— BEGIN Selected extract —

Patrick J. Buchanan
Churchill, Hitler, and the Unnecessary War: How Britain Lost Its Empire and the West Lost the World
New York: Random House, 2008
See also: “The Collapse of British Power,” “The Audit of War,” “The Lost Victory,” “The Verdict of Peace,” “The Forced War,” “America First,” “Colonel McCormick,” & “Wind Down the Empire of Nothing”
Part of the reason why the United States got involved in the wars in Korea, Vietnam, the Balkans, and Iraq was due to the “aggression at Munich” paradigm of international relations. This refers to the deal struck at Munich between British Prime Minister Neville Chamberlain and German Chancellor Adolf Hitler in September 1938. The deal allowed Germany to annex the German-speaking parts of Czechoslovakia that were called the Sudetenland.
Within a year, however, Britian and France would declare war on Germany over its invasion of Poland. The apocalyptic conflict which followed destroyed the great cities of Europe and claimed the lives of over 60 million people. At the end of the war, the British Empire, hitherto the world’s superpower, collapsed, and the United Kingdom itself was dependent upon American handouts merely to feed its own people.
According to the mainstream historical narrative, the agreement between Chamberlain and Hitler had been the last chance to avert the Second World War. More recent interpretations of events suggest that the British should have compromised over Poland a year later as well to avoid war.

— END Selected extract —

What the exercise asks -> Extract from the Munich passage above the wording starting with "Part of the" and going on through "its own people.".

— BEGIN Dataset excerpts —

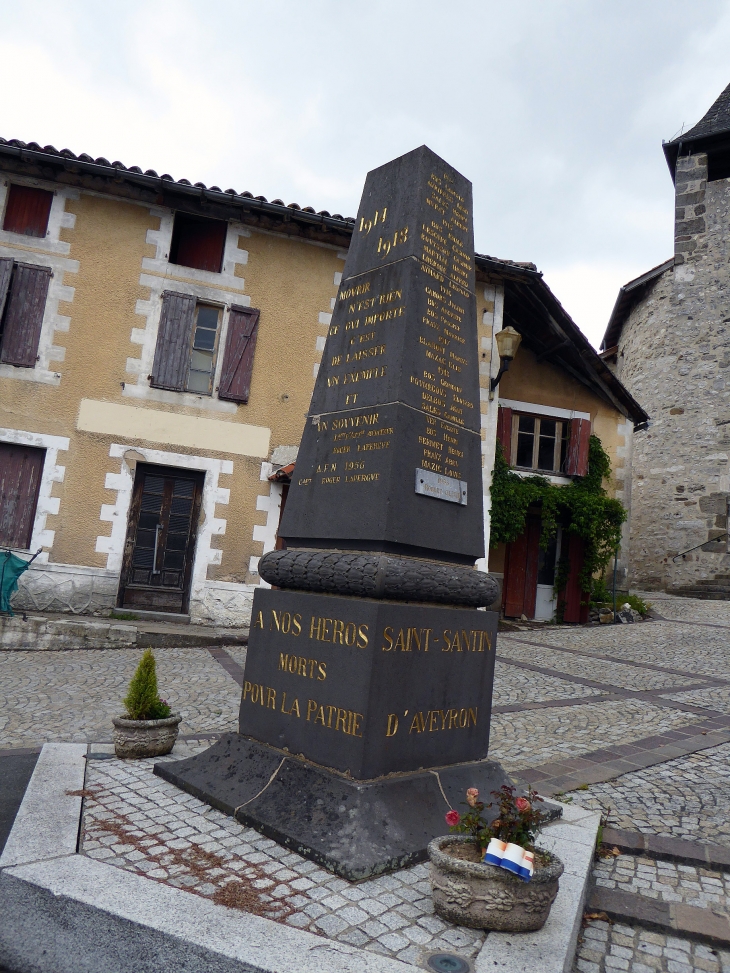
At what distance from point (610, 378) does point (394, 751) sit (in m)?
11.5

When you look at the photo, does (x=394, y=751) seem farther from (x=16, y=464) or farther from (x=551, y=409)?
(x=551, y=409)

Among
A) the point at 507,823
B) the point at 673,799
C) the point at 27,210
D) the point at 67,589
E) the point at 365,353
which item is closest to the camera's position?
the point at 507,823

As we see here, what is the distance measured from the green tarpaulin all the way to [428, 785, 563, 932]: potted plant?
7.37 metres

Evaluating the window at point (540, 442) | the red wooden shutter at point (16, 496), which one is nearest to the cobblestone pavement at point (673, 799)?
the red wooden shutter at point (16, 496)

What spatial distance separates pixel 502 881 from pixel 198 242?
9.99 metres

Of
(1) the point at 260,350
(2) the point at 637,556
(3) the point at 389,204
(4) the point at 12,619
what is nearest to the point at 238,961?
(3) the point at 389,204

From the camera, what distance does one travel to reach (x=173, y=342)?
9961 mm

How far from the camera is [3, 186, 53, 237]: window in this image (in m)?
9.69

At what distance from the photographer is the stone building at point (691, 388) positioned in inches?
661

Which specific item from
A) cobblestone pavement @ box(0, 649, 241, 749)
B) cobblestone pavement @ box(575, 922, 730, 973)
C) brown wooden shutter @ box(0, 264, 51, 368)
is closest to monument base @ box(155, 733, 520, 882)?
cobblestone pavement @ box(575, 922, 730, 973)

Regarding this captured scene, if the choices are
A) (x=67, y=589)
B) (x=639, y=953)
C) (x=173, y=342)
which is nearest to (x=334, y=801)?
(x=639, y=953)

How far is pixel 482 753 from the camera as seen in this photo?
349cm

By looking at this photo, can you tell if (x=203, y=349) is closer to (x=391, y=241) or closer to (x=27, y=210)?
(x=27, y=210)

— END Dataset excerpts —

Answer ->
Part of the reason why the United States got involved in the wars in Korea, Vietnam, the Balkans, and Iraq was due to the “aggression at Munich” paradigm of international relations. This refers to the deal struck at Munich between British Prime Minister Neville Chamberlain and German Chancellor Adolf Hitler in September 1938. The deal allowed Germany to annex the German-speaking parts of Czechoslovakia that were called the Sudetenland.
Within a year, however, Britian and France would declare war on Germany over its invasion of Poland. The apocalyptic conflict which followed destroyed the great cities of Europe and claimed the lives of over 60 million people. At the end of the war, the British Empire, hitherto the world’s superpower, collapsed, and the United Kingdom itself was dependent upon American handouts merely to feed its own people.